Quando questionada sobre como os pais podem notar possíveis ideias violentas nos filhos, Amanda diz que os sinais são dados antes mesmo que algo trágico aconteça e cabe aos responsáveis notarem isso

“Não existe um método pronto para detectar as intenções de violência, principalmente quando a mesma está no cotidiano das crianças através dos jogos, filmes, brinquedos... Geralmente quando uma criança tem um comportamento violento ela já deu alguns sinais antes, portanto é importante conhecer os gostos e particularidades da criança para compreender sua personalidade, sua rotina e percepção do mundo. Assim quando a criança tiver algum comportamento fora do comum vai ser fácil detectá-lo. “. A profissional ressalta a importância de se buscar profissionais qualificados, caso os pais notem comportamentos diferentes e preocupantes nos filhos.

Mas com tanto acesso a informações que podem influenciar o comportamento de crianças, como evitar que elas sejam afetadas por discursos de ódio, preconceitos e discriminações, que podem gerar atitudes violentas? Amanda responde que é necessário manter um bom diálogo e fazer um monitoramento do que é acessado nas redes sociais e internet, para a segurança dos filhos.

“Voltando ao raciocínio da hierarquia familiar, os pais precisam ter acesso a todas as senhas e monitorar todas as atividades online de seus filhos. A orientação também é muito importante pois o diálogo saudável facilita a compreensão de assuntos delicados, portanto a melhor prevenção é sermos amigos dos nossos filhos, acolher sem julgamentos e entender sua visão social, orientando com consciência sobre os nossos valores e também ser exemplo de empatia, tolerância, respeito, paciência... tanto em casa quanto na rua”, salientou Pimentel.

Inteligência e prevenção


Diante de tais acontecimentos, Flávio Saraiva, secretário de segurança pública do Estado de Alagoas, afirmou em coletiva de imprensa que aconteceu nesta quarta (19), “O plano de defesa será acionado para levar segurança às escolas. Teremos todo o nosso efetivo empregado, e sabemos o que fazer diante de uma ameaça”, afirmou Saraiva, que é delegado da polícia civil de Alagoas.

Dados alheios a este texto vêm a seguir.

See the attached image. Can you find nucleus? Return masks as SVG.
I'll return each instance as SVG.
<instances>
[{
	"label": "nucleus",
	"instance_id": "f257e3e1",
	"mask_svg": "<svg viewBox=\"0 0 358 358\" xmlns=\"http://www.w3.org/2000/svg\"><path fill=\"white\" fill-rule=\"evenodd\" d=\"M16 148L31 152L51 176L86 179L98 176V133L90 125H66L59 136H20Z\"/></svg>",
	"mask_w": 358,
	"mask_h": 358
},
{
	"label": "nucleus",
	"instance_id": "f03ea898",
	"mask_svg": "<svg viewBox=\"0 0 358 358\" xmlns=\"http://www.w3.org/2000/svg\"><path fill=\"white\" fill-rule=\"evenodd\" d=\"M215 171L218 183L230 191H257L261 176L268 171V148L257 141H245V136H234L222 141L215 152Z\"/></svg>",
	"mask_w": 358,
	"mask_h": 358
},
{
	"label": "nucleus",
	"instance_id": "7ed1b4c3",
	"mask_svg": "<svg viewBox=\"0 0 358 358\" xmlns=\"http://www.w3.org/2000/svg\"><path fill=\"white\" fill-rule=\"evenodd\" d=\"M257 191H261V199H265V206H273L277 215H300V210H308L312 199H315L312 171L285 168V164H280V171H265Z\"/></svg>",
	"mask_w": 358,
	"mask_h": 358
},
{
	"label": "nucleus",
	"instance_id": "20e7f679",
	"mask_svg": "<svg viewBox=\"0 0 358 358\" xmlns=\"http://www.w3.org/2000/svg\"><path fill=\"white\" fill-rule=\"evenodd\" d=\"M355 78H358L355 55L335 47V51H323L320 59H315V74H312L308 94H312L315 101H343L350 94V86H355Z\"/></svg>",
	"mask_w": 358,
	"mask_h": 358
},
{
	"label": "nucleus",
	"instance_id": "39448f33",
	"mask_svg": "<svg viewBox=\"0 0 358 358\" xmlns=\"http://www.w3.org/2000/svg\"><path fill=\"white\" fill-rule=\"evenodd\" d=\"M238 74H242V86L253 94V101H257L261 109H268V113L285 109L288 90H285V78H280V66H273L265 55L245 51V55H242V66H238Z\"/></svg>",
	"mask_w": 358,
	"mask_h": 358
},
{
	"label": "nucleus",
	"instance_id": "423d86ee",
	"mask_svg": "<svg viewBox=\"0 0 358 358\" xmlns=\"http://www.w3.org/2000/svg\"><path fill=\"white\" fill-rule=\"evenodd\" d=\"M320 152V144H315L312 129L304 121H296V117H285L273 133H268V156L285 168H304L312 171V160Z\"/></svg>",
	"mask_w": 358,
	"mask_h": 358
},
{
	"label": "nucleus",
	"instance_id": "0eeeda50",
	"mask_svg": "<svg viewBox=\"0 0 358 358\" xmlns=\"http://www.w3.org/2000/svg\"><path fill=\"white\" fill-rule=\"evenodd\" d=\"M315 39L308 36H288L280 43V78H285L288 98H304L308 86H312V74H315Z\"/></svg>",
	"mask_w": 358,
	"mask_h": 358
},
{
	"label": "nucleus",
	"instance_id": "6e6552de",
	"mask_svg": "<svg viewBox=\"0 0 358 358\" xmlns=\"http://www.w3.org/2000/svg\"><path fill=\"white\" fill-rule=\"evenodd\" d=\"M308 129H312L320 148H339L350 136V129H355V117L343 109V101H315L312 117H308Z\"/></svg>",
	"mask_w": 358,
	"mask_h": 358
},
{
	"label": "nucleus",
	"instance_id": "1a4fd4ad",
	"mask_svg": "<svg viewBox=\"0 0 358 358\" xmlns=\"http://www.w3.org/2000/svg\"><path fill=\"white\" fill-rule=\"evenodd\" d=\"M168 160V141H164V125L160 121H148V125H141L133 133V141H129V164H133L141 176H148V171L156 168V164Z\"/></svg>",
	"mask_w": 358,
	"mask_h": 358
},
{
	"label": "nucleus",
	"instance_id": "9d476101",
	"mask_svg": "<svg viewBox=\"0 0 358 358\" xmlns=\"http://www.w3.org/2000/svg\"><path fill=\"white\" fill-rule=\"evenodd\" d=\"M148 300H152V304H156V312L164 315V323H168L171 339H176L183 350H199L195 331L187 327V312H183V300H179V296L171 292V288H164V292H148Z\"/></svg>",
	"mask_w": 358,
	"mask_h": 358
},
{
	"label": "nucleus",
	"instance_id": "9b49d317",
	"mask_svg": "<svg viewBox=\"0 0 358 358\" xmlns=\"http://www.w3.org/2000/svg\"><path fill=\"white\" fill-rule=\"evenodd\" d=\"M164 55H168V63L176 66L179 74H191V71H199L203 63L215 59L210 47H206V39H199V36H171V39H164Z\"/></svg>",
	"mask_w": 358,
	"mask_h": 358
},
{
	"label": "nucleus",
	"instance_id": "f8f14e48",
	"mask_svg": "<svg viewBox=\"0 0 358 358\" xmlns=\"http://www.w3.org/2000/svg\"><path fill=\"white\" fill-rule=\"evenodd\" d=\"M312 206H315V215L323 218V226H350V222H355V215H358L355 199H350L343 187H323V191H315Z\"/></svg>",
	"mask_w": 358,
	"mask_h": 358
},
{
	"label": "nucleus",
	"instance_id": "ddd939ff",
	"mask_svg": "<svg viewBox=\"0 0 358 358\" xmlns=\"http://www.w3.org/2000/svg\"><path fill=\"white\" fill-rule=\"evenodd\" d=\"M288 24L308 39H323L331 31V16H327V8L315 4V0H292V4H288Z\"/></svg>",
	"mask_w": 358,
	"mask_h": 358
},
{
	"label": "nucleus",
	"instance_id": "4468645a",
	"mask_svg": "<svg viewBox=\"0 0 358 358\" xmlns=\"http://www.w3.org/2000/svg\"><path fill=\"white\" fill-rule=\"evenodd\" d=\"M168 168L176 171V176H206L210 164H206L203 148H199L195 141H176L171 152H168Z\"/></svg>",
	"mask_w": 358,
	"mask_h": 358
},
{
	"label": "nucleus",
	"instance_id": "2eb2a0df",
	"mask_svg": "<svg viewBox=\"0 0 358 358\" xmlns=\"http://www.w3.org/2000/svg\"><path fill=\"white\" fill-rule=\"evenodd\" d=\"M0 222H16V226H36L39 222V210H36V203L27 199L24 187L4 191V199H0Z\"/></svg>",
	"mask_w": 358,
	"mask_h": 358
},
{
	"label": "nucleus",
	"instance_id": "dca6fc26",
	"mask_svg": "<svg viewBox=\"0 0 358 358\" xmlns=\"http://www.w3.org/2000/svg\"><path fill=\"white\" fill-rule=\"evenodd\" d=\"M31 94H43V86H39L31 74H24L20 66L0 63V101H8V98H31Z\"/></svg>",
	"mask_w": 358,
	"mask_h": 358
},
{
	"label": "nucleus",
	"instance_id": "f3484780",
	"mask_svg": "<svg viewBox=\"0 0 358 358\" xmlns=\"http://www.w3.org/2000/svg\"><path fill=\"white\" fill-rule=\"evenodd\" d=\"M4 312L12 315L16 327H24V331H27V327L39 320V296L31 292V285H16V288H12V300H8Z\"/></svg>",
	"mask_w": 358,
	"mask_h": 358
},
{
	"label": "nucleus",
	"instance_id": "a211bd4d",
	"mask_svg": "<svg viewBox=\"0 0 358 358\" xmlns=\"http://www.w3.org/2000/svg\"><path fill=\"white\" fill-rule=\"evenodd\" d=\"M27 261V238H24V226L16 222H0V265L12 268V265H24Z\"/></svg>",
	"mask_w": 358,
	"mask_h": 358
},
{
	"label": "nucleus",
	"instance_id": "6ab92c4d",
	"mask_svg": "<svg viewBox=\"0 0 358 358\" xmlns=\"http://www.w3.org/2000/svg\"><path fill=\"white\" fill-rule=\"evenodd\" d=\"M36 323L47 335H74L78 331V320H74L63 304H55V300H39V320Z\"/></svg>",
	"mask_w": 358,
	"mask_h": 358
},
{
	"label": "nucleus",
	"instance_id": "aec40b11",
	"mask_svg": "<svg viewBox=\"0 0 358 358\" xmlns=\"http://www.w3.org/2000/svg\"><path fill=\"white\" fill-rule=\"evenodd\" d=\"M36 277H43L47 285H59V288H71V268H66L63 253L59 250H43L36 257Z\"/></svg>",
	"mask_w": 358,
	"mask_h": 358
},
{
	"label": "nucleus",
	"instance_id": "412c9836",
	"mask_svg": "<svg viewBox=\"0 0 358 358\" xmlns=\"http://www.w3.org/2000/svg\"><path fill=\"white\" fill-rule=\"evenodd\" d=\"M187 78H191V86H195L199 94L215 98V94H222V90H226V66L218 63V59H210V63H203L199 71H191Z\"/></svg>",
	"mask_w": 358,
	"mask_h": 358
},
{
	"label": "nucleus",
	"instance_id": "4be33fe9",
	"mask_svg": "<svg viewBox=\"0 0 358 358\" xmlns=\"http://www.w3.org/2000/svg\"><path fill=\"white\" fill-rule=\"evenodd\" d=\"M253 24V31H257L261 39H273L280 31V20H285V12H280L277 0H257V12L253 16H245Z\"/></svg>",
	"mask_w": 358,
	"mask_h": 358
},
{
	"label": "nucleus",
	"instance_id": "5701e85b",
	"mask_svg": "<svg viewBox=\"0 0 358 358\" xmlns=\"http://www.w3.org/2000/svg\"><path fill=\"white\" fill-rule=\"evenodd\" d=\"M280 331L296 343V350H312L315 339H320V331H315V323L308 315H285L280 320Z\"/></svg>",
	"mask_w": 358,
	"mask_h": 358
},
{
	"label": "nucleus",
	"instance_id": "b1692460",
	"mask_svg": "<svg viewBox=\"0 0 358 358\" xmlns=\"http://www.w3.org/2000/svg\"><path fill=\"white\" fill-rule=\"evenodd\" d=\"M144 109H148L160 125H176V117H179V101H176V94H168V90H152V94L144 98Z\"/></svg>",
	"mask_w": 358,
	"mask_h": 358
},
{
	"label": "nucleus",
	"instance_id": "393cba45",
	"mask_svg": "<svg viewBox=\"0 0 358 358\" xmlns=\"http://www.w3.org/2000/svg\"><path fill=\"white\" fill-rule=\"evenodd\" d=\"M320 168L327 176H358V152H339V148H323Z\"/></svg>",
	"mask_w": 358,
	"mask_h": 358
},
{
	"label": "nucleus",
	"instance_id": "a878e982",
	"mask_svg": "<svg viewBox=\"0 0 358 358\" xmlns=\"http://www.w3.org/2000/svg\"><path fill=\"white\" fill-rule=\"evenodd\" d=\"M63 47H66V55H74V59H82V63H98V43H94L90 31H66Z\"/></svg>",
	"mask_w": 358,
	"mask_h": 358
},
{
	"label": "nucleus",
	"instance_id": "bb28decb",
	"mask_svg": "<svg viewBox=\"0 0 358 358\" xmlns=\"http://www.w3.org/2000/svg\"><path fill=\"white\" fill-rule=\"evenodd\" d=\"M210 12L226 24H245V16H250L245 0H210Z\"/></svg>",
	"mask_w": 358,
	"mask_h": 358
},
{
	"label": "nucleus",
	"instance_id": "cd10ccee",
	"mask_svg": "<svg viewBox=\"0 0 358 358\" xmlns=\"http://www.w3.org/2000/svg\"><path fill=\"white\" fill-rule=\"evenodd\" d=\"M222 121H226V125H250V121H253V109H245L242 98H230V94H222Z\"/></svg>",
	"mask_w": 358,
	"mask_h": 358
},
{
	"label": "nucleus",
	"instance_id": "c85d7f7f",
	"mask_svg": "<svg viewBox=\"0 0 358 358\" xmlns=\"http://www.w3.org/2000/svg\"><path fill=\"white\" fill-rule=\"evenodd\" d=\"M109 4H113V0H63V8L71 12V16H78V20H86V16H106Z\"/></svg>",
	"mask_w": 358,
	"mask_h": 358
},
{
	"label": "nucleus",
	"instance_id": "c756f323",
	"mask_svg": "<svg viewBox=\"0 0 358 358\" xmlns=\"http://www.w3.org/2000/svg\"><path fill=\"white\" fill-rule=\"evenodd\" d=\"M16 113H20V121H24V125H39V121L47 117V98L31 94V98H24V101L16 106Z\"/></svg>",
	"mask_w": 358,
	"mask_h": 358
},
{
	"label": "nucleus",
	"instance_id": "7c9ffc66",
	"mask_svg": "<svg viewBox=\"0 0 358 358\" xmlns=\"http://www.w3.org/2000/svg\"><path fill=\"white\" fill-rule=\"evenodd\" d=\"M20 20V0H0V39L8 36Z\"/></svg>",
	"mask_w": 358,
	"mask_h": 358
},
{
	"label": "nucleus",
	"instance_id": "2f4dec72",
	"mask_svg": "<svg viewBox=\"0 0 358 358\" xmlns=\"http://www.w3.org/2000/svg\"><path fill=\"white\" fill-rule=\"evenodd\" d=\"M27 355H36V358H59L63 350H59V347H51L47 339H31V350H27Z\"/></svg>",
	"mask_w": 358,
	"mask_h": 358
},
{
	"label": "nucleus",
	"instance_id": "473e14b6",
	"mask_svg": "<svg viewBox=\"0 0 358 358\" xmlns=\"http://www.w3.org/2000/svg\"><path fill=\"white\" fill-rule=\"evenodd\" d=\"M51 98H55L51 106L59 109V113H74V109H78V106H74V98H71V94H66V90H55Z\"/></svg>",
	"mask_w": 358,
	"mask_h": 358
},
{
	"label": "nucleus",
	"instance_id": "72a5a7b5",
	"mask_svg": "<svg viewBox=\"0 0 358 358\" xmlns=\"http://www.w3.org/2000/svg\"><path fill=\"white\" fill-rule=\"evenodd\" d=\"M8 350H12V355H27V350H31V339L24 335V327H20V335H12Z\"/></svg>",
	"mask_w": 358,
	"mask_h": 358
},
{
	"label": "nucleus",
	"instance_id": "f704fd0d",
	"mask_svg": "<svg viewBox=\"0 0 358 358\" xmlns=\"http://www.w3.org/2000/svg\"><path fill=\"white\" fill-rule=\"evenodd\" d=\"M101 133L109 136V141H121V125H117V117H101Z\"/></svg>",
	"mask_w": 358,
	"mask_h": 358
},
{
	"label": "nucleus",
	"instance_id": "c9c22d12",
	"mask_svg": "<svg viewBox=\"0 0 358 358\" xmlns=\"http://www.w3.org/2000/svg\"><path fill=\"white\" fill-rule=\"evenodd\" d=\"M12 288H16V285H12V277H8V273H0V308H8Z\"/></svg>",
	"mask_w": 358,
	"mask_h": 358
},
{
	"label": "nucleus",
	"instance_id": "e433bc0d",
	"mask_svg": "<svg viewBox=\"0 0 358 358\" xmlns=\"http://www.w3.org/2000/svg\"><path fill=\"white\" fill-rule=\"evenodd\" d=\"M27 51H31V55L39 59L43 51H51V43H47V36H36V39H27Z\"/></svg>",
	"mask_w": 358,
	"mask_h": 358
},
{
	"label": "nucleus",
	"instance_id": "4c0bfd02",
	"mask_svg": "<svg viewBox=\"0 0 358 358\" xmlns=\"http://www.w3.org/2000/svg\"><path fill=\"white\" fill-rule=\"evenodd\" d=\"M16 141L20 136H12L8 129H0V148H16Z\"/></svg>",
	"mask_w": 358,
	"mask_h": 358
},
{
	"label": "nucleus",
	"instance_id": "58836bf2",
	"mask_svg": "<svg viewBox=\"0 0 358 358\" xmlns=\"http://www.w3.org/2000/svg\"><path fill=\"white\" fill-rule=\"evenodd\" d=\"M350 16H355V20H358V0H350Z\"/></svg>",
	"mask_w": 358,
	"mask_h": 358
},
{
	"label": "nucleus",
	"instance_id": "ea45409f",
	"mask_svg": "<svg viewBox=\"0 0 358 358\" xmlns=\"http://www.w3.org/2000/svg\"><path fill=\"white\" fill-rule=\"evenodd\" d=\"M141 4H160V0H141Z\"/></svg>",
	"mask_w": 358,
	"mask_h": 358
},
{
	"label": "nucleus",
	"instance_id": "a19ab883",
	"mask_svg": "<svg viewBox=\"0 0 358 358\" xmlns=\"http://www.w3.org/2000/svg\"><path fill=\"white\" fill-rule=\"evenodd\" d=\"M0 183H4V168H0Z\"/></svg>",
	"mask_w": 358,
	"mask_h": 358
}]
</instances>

Ainda segundo ele, existe um aplicativo que localiza as viaturas policiais e possibilita a visualização do plano de defesa e bloqueio de possíveis ameaças. O governador Paulo Dantas criou um Plano de Prevenção à Violência nas Escolas para proteger as escolas e os alunos de qualquer ameaça.

“O plano de defesa será acionado para levar segurança às escolas. Teremos todo o nosso efetivo empregado, e sabemos o que fazer diante de uma ameaça”, diz o secretário.